Tout ceci est de la gesticulation. Il faut poser trois questions à propos de l’Allemagne: 
- l’AfD va-t-elle enfin faire le ménage dans les rangs de ses cadres? Il y a là un devoir d’interpellation des autres partis conservateurs en Europe. Lors de la conférence « National Conservatism » de Rome en février dernier, j’ai posé la question publiquement aux représentants de l’AfD qui avaient été invités: pourquoi s’obstinent-ils à entretenir l’ambiguité sur leur rapport au passé nationaliste allemand ? C’est d’autant plus absurde que, lorsqu’on est authentiquement conservateur, véritablement de droite, on doit haïr absolument le fascisme, meute de loups d’extrême gauche qui essaient de montrer patte blanche à l’électorat patriote et conservateur. 
- Deuxième question, plus fondamentale: y a-t-il survivance spécifique en Allemagne d’un antisémitisme d’extrême droite qui a disparu ailleurs ? Dans l’ensemble de l’Europe, l’antisémitisme est devenu d’extrême gauche. On devrait dire, plus exactement, il est revenu à l’extrême gauche. Car c’est une invention de la gauche anticapitaliste. Partout en Europe, on constate que l’antisémitisme s’exprime dans la haine d’Israël, le soutien à l’islamisme, l’anticapitalisme ouvertement antisémite. Or en Allemagne, il y a eu l’attentat, heureusement manqué, de Halle, perpétré par un individu contre une synagogue, à motivation apparemment « suprémaciste ». De même l’attentat de Hanau, contre un foyer d’immigrés, a été aussitôt attribué à une motivation d’extrême droite. Il y avait eu auparavant l’assassinat de Walter Lübcke, homme politique chrétien démocrate, en juin 2019; l’attentat de Cologne contre Henriette Reker, femme politique de gauche, en octobre 2015. Et si l’on remonte dans le passé, on va mentionner le petit groupe terroriste « Nationalsozialistischer Untergrund » (NSU), démantelé au début de la décennie mais aussi la trop longue liste d’attentats néonazis depuis la réunification. S’il se confirmait que l’Allemagne garde, presque seule en Europe, un terreau authentiquement « fasciste », il faut essayer de comprendre pourquoi. 

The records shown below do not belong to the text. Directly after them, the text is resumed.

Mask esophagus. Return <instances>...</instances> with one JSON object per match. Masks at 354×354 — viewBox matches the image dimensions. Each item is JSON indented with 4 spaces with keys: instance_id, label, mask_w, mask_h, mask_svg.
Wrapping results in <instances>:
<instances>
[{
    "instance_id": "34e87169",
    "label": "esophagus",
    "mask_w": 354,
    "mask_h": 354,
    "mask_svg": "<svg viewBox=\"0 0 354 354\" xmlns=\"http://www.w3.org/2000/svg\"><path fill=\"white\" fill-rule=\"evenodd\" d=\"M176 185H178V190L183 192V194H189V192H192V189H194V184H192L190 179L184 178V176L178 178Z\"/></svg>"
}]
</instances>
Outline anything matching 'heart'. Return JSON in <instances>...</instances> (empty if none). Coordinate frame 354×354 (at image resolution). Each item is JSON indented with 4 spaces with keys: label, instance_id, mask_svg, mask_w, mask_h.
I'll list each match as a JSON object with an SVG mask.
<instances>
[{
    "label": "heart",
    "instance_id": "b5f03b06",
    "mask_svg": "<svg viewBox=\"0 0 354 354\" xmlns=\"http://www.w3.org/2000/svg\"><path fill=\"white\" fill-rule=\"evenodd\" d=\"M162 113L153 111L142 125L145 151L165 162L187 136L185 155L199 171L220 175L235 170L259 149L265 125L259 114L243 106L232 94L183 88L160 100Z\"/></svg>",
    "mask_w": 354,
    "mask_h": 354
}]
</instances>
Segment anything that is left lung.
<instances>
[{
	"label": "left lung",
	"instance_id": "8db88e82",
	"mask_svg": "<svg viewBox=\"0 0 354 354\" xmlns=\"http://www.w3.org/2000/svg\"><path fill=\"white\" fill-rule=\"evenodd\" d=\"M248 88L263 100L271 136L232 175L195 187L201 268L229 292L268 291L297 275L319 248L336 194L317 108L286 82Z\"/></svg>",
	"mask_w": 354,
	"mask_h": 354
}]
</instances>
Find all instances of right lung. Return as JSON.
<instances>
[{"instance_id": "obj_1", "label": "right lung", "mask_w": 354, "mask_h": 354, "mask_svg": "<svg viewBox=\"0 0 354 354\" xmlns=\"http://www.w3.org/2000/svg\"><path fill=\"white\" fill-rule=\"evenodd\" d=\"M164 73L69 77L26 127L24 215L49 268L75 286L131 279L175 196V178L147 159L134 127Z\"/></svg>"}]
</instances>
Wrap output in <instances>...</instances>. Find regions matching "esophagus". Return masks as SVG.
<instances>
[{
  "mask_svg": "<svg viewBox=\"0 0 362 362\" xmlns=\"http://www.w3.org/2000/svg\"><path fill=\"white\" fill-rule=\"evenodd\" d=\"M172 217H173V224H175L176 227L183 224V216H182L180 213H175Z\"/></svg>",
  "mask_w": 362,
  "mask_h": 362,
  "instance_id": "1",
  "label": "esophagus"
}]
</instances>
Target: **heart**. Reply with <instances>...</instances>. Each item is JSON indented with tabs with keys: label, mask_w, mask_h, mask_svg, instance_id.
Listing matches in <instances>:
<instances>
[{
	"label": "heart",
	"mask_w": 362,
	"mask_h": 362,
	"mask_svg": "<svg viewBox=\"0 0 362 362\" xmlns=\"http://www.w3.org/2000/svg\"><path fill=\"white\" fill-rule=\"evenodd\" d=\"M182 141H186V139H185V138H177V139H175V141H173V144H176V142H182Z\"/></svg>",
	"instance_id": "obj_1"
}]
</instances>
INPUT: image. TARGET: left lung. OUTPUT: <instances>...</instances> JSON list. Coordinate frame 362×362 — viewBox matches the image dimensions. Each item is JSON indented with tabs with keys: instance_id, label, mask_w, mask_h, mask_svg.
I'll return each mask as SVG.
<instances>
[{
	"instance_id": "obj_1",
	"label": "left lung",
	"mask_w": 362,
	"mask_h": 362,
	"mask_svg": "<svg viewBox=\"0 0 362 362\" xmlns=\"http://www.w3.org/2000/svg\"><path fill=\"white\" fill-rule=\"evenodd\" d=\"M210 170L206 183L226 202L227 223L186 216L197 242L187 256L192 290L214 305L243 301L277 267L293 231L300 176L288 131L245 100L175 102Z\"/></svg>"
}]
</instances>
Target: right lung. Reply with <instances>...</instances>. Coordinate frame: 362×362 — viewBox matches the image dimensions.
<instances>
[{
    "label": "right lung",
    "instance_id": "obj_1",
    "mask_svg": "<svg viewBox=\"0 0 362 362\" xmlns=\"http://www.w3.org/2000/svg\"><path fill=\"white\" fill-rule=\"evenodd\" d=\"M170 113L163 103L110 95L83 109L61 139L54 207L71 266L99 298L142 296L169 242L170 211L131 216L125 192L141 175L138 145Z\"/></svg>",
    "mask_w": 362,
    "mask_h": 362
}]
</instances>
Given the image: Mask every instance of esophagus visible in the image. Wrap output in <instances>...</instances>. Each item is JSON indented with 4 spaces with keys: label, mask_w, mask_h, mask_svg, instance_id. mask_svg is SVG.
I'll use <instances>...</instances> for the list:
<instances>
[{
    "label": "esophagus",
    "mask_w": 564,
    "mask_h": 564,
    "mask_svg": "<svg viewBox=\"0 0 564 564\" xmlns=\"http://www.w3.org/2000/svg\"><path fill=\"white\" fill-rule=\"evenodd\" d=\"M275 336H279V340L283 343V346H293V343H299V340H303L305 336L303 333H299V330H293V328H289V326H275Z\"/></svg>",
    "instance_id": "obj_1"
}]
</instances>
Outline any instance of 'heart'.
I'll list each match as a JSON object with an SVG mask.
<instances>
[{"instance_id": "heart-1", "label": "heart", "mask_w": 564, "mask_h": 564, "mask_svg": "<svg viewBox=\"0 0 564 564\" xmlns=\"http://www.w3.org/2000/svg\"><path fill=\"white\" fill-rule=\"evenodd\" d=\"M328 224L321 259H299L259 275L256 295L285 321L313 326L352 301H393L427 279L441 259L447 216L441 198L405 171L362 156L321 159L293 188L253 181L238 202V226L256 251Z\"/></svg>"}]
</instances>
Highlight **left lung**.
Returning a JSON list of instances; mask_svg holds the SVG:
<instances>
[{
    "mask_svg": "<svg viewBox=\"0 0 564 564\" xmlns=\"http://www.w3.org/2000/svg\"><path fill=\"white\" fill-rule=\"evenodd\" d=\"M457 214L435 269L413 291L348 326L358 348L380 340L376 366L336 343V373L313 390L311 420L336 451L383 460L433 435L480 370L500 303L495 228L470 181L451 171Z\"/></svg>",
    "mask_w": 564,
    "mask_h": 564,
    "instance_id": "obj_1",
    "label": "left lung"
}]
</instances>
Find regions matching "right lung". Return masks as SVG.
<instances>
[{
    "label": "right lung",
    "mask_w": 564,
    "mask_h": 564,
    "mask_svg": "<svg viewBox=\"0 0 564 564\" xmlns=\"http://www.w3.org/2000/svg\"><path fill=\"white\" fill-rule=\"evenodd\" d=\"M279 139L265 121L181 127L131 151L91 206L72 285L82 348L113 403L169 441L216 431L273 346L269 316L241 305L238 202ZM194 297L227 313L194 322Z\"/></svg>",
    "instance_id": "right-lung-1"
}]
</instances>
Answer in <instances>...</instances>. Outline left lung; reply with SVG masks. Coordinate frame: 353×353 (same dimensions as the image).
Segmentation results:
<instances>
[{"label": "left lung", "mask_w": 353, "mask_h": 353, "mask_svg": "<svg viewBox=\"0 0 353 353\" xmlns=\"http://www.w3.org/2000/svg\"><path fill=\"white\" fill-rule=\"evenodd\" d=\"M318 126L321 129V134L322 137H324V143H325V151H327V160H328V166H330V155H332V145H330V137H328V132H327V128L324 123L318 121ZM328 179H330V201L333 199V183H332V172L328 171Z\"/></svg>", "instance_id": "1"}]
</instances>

- il faut cependant insister sur le fait que la plus grande violence aujourd’hui se trouve à l’extrême gauche. Et que l’on a vu revenir un phénomène que l’on avait connu à droite sous Weimar: la complaisance des pouvoirs publics envers la gauche extrême. Les antifas allemands sont à la pointe du militantisme antifa international. Ils exercent une véritable terreur de rue. Mais cela n’a pas empêché le président de la République Fédrérale, Franz-Walter Steinmeier de faire l’éloge, à l’occasion d’un rassemblement antifa à Chemnitz, d’un concert du groupe « Freie Sahne Fischfilet » qui appelle ouvertement à la destruction des institutions démocratiques. 

En fait, on peut en vouloir énormément à Angela Merkel d’avoir ramené un phénomène que l’on croyait disparu de l’histoire allemande après 1945: l’excès dans les décisions prises, le manque de prudence politique. La politique d’immigration en est le meilleur exemple. C’est elle qui a fait émerger définitivement l’AfD. Et il existe un silence, une censure même des médias, face aux nombreuses violences perpétrées par des immigrés arrivés au milieu de la décennie. Du coup, il y a par contraste une effervescence sur internet, où l’on peut trouver une information très complète sur les crimes commis par des « migrants »; mais aussi des données très détaillées sur les agissements de l’extrême gauche allemande. En réalité, on est plutôt étonné, vu l'irresponsabilité de Madame Merkel en matière d’immigration massive (et elle s’apprête à récidiver dans le cadre des recommandations de la Commission Européenne), qu’il n’y ait pas plus de poussée d’extrême droite en Allemagne.